### Extrait du document

◇ ◇ ◇ ◇

C’est par une
salve d’artillerie, tirée à 15 heures 30, le samedi 19 août 1843, sur la
promenade du Mail, et le bruit des cloches sonnant à toute volée, que les
Rennais apprennent l’entrée en ville de leurs LL. AA. RR. le duc et la duchesse
de Nemours. Louis d’Orléans, duc de Nemours, et son épouse Victoire de Saxe-Cobourg-Kohary,
en provenance de Plélan-le-Grand, sont accueillis au bas de la nouvelle route
qui descend des buttes de Saint-Cyr au Mail, par le préfet d’Ille-et-Vilaine et
le nouveau maire de Rennes, Emmanuel Pongérard, négociant en vins.
Parti fin
juillet de Paris, le couple princier, accompagné d’une véritable cour, est
passé par le Mans, puis gagne Nantes. De là, il se rend au château de Saint-Malo-de-Beignon,
où il séjourne du 16 au 18 août. Le duc et son État-major doivent en effet
assister aux manœuvres militaires du « Camp de Bretagne » installé depuis
un mois sur les landes de Thélin, à proximité de Plélan-le-Grand.
Après les discours
d’accueil, à l’extrémité du Mail, le duc et la duchesse mettent pied à terre.
La duchesse prend alors place « Dans
une élégante voiture qui avait été disposée pour elle », pendant que
le duc monte à cheval. Le cortège s’ébranle alors « à travers la superbe promenade qui vient d’être transformée dans la
plus splendide entrée qu’une ville puisse rêver », puis remonte les
grandes rues en direction de la préfecture. S’il y a foule, ce n’est pas
l’enthousiasme. Le journal « L’Auxiliaire Breton » note en effet
« Peu d’acclamations se faisaient
entendre ; mais il y avait de toutes parts un accueil empressé et mêlé
cependant d’un certain calme qui était loin de ressembler à de la froideur »,
arrivé à la préfecture vers quatre heures, le cortège « à été chaudement accueilli par la garde
nationale qui formait la haie à la droite du Prince ». Certes, le
Rennais n’est pas d’un caractère très expansif, mais le prince n’est pas très
populaire. « C’est un fait certain que si, dans les réunions de fonctionnaires, les
augustes voyageurs ont toujours reçu un accueil bruyant, les acclamations ont
été excessivement rares de la part du public, nul n’oserait nier que la
population a été froide ; que, le premier jour surtout, cette froideur a
été extrême », écrit le reporter du journal « Le Progrès,
courrier de la Bretagne ».

◇ ◇ ◇ ◇

Enregistrements d’un jeu de données
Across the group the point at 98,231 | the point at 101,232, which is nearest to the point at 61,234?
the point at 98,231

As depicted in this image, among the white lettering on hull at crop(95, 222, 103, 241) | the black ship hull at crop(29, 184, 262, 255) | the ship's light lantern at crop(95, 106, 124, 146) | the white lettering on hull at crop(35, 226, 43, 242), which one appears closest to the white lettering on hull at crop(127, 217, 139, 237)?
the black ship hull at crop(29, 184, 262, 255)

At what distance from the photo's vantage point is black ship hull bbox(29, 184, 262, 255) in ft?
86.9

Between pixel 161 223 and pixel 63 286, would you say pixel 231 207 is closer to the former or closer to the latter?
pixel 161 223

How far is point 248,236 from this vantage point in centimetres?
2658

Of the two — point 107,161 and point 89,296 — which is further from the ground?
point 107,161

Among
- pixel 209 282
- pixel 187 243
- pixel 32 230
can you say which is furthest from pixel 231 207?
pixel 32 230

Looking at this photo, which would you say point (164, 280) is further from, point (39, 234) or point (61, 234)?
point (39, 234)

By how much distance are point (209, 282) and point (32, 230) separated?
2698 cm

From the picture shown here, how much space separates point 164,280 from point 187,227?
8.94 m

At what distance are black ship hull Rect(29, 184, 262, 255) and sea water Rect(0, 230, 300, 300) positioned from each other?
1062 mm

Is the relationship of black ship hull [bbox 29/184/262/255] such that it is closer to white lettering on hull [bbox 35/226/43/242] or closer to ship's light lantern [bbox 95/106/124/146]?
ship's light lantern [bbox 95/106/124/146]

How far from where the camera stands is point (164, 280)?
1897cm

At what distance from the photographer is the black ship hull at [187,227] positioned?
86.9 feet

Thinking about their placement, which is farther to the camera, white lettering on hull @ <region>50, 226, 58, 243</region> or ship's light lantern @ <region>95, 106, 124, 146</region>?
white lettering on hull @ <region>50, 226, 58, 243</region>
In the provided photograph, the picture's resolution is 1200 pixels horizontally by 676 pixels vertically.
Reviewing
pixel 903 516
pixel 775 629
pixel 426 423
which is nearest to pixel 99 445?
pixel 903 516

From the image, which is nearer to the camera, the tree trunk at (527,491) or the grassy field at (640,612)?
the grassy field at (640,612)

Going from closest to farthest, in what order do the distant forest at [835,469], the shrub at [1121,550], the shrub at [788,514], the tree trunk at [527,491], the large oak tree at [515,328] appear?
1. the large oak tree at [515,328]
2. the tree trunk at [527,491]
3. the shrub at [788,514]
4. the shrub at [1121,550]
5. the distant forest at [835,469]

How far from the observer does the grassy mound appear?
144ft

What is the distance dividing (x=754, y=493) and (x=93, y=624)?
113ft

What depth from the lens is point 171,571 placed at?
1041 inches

◇ ◇ ◇ ◇

### Consigne
Recopie le récit de l’arrivée du duc et de la duchesse de Nemours à Rennes, de "C’est par une" à "négociant en vins.", en remplaçant "salve d’artillerie" par "série de coups de canon".

### Réponse
C’est par une
série de coups de canon, tirée à 15 heures 30, le samedi 19 août 1843, sur la
promenade du Mail, et le bruit des cloches sonnant à toute volée, que les
Rennais apprennent l’entrée en ville de leurs LL. AA. RR. le duc et la duchesse
de Nemours. Louis d’Orléans, duc de Nemours, et son épouse Victoire de Saxe-Cobourg-Kohary,
en provenance de Plélan-le-Grand, sont accueillis au bas de la nouvelle route
qui descend des buttes de Saint-Cyr au Mail, par le préfet d’Ille-et-Vilaine et
le nouveau maire de Rennes, Emmanuel Pongérard, négociant en vins.